Texte retenu —
--
Partant de l'hypothèse vraisemblable où la nomination d'un représentant spécial chargé de la question du Tibet semble une option difficilement envisageable par les institutions européennes, la présente proposition de résolution européenne suggère de confier explicitement au RSUE, parmi ses priorités, la mission de promouvoir, au sein de l'Union européenne, la coordination politique en faveur des droits des Tibétains, dans trois directions : faire progresser les droits humains et les libertés des Tibétains ; encourager le dialogue entre le gouvernement de la République populaire de Chine et les émissaires du dalaï-lama ; soutenir l'action de la communauté tibétaine en exil.
Étant moi-même membre du groupe d'études consacré à la question du Tibet, cette initiative de dépôt d'une proposition de résolution européenne a évidemment suscité la plus grande attention de ma part et il ne vous a pas échappé que j'en suis cosignataire.
Son intérêt me semble résider dans le fait que le texte proposé ne se résume pas à une énième énumération des violations des droits humains par les autorités chinoises ou à un nouvel appel en faveur de l'État de droit en Chine. Il est ici proposé aux autorités européennes de prendre une mesure politique concrète, non pas de rupture – ce qui serait vain – mais de dialogue, en s'appuyant sur une base juridique solide et un instrument diplomatique éprouvé.
La base juridique, c'est tout simplement la lettre des traités, plus particulièrement de l'article 21 du traité sur l'Union européenne. M. le rapporteur a bien voulu nous en lire le premier alinéa, parfaitement clair quant aux principes qui doivent guider l'action de l'Union européenne dans son action extérieure.
L'instrument diplomatique, il s'agit de celui des représentants spéciaux de l'Union européenne. Dans la proposition de résolution telle qu'elle vous est présentée, il est question de confier de manière explicite au représentant de l'Union européenne pour les droits de l'homme la tâche de travailler particulièrement sur le dossier tibétain.
Avec Jean-Patrick Gille, nous avons toutefois convenu, après réflexion, qu'il serait encore préférable que l'Union européenne nomme un représentant spécial dédié à la question du Tibet – sachant que, hormis celui chargé des droits de l'homme, dont la vocation est universelle, les huit autres représentants spéciaux sont déjà responsables de pays ou de zones géographiques précis.
--
Consigne a —
Repérez chaque ligne des entrées qui contient le mot « closer » et recopiez-la.
Le texte sur le Tibet et les entrées n'ont aucun rapport entre eux.

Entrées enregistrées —
--
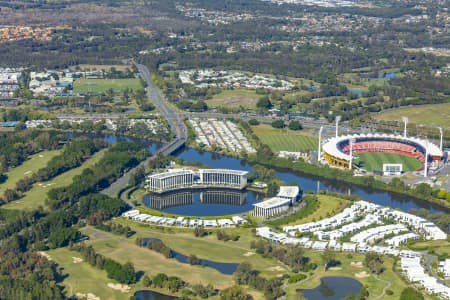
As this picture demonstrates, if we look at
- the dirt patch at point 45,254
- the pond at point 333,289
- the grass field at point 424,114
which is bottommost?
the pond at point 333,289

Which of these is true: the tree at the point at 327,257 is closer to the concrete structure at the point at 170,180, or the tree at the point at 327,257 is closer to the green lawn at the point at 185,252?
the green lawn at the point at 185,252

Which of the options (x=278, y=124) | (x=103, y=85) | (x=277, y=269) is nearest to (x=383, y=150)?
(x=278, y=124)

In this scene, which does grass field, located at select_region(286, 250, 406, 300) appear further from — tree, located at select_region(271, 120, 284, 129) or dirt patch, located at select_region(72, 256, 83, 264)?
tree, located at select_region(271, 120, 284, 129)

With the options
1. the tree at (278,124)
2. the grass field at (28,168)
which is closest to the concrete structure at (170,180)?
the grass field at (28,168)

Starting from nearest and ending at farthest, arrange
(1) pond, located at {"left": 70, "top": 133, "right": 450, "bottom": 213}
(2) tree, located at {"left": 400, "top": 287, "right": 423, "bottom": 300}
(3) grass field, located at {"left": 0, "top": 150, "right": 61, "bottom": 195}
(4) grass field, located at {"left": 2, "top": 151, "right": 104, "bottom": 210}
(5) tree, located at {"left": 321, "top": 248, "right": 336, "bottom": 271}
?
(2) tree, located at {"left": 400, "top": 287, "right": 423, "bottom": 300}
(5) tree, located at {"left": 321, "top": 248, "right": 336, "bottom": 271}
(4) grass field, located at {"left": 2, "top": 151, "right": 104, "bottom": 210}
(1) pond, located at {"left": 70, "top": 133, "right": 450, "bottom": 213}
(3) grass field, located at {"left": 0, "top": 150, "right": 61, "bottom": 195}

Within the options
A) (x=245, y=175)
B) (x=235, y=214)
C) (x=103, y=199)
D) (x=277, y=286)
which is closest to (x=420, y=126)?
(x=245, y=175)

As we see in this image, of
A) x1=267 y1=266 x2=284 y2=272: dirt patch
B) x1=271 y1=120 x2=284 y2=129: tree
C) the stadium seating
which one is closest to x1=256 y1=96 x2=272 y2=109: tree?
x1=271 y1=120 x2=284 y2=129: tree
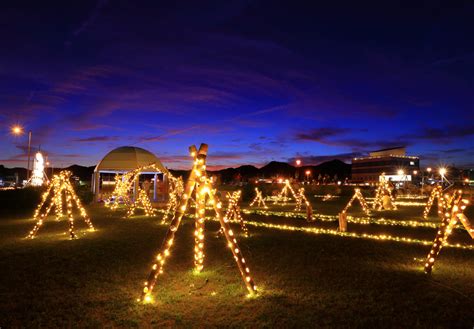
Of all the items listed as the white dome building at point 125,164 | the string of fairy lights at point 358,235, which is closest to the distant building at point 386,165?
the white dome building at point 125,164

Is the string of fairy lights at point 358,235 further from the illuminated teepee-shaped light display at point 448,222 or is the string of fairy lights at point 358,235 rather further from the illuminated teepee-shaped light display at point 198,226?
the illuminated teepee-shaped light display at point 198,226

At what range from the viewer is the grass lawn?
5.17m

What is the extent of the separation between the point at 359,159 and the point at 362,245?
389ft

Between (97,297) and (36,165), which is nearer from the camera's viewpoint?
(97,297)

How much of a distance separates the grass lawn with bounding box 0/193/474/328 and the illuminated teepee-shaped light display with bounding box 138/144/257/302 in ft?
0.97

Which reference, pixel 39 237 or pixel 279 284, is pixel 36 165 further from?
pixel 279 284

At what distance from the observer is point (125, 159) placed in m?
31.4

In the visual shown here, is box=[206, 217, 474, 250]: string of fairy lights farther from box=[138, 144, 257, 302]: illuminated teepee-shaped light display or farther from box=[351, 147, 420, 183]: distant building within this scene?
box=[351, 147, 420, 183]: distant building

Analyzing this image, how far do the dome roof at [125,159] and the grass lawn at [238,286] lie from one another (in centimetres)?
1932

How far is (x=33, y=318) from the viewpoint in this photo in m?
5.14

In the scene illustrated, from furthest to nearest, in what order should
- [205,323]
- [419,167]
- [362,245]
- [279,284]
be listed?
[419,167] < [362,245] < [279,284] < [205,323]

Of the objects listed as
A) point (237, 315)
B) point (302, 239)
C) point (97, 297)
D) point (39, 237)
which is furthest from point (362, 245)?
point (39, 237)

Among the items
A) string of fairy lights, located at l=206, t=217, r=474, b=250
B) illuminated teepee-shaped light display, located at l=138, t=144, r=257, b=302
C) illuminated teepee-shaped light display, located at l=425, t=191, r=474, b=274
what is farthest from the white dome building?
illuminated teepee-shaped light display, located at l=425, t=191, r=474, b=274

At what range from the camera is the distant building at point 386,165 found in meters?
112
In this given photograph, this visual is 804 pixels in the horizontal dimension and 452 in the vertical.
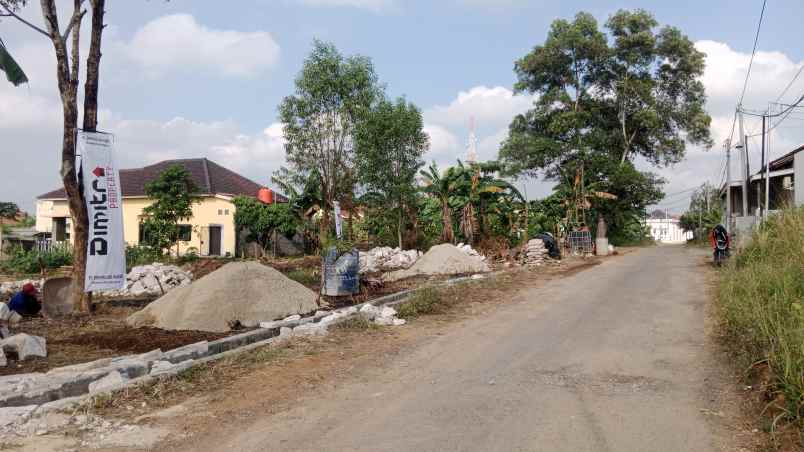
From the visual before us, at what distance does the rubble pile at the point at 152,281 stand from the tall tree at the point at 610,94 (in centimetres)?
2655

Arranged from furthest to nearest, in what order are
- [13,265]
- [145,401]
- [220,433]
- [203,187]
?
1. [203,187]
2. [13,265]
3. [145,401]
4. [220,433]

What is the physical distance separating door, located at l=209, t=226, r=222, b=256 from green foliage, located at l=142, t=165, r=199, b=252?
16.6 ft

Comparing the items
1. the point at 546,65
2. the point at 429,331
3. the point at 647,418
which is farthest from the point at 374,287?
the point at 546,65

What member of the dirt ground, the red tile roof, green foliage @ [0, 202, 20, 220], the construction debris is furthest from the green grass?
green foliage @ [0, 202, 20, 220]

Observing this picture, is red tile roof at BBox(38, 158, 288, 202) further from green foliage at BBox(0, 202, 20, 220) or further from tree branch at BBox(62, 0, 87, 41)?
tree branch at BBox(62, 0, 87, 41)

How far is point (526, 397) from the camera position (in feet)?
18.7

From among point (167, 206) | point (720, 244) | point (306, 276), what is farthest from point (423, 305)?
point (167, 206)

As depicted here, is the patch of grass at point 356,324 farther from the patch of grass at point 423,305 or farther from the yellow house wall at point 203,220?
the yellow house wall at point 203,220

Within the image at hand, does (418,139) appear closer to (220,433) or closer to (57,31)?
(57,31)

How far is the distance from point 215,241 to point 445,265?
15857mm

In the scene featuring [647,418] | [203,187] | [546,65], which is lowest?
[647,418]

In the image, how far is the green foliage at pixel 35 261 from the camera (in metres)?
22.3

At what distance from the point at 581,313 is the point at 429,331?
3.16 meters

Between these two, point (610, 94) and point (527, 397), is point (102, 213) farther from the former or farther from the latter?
--
Consigne b —
Reproduisez tout le passage du texte sur le Tibet, depuis « L'instrument diplomatique, il » jusqu'à « zones géographiques précis. ».

Réponse correcte a —
Which of these is true: the tree at the point at 327,257 is closer to the concrete structure at the point at 170,180, or the tree at the point at 327,257 is closer to the green lawn at the point at 185,252?
Within the image at hand, does (418,139) appear closer to (220,433) or closer to (57,31)?

Réponse correcte b —
L'instrument diplomatique, il s'agit de celui des représentants spéciaux de l'Union européenne. Dans la proposition de résolution telle qu'elle vous est présentée, il est question de confier de manière explicite au représentant de l'Union européenne pour les droits de l'homme la tâche de travailler particulièrement sur le dossier tibétain.
Avec Jean-Patrick Gille, nous avons toutefois convenu, après réflexion, qu'il serait encore préférable que l'Union européenne nomme un représentant spécial dédié à la question du Tibet – sachant que, hormis celui chargé des droits de l'homme, dont la vocation est universelle, les huit autres représentants spéciaux sont déjà responsables de pays ou de zones géographiques précis.